ESERCIZIO PROPOSTO - Secondo il brano scelto, fino a quale momento l'attestatore deve quantificare il complessivo fabbisogno finanziario dell'azienda?

Aspetto importante sul contenuto dell’attestazione: l’attestatore deve quantificare il complessivo fabbisogno finanziario dell’azienda fino all’omologazione e non oltre, stante la natura interinale dei finanziamenti, specificando la rilevanza, l’utilità ed il beneficio che ne trarranno i creditori; pertanto, non è richiesta che venga attestata la funzionalità dei finanziamenti anche per il periodo post-omologa, restando sottinteso che l’esecuzione della proposta concordataria generi i flussi finanziari necessari all’adempimento del concordato o dell’accordo.

 

ATTIVITA’ VALUTATIVE DELL’ATTESTATORE: Art. 182-quinques, comma 4, LF.
L’art. 182-quinques, comma 4, LF, prevede a sua volta la possibilità per il debitore di essere autorizzato a pagare crediti anteriori per cessioni e prestazioni di servizi, previa attestazione del professionista il quale certifichi che tali prestazioni siano essenziali per la prosecuzione dell’attività d’impresa e funzionali alla migliore soddisfazione del ceto creditorio.

Tale norma, rappresentando una deroga alla par condicio creditorum, ha natura eccezionale e non può che applicarsi alle ipotesi concordato in continuità.

In buona sostanza, il legislatore considera tali pagamenti alla stregua di atti di straordinaria amministrazione che, a causa della loro incidenza sul patrimonio del debitore e della loro potenziale dannosità per i creditori, esige sia l’autorizzazione del Tribunale che l’attestazione di un esperto che ne verifichi l’oggettiva esistenza e la loro imprescindibilità rispetto alla corretta esecuzione del concordato.

Non è del tutto chiaro di cosa si intenda per pagamenti di beni o servizi essenziali per il proseguimento dell’attività, visto che molti dubbi sono stati sollevati in special modo per le prestazioni di servizi. Tra queste, quelle che dovrebbero essere considerate essenziali sono da ricondurre all’attività di ricerca e sviluppo, di contabilità e revisione, di architettura ed ingegneria, i servizi legali ed i servizi socio-sanitari. In qualsiasi caso, il concetto non può essere delimitato, ma deve essere oggetto di analisi caso per caso da parte del Tribunale investito dell’istanza ex art. 182-quinques LF.

Quanto poi alle prestazioni di beni, la giurisprudenza recente ha ribadito che i pagamenti devono riguardare beni non fungibili (c.d. fornitori strategici) rispetto a quelli che potrebbero essere prestati da altri fornitori, rivestendo il prodotto un rilievo particolare privo di alternative di mercato.

VOCI RIPORTATE -
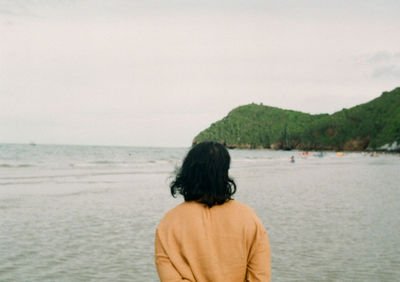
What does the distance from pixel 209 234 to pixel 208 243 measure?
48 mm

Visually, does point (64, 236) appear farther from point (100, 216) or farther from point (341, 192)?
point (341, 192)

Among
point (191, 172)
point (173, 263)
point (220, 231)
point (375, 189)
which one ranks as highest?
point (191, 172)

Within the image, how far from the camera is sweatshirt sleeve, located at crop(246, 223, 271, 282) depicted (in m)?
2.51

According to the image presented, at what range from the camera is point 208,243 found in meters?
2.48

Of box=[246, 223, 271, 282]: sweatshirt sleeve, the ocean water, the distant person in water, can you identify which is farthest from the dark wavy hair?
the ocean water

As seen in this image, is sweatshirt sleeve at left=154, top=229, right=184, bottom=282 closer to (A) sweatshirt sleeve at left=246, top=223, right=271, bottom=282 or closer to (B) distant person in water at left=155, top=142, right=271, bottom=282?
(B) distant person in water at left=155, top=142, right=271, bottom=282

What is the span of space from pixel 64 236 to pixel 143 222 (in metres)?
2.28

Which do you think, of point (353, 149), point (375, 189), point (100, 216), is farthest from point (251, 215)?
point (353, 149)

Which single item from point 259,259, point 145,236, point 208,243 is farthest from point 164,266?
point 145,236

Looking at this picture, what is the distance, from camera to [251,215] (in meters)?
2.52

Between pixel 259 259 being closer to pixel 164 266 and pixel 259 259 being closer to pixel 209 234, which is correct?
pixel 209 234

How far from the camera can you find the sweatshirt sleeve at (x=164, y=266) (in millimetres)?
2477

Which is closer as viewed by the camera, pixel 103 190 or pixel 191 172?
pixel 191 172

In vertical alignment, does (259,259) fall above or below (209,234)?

SOLUZIONE - Fino all'omologazione e non oltre.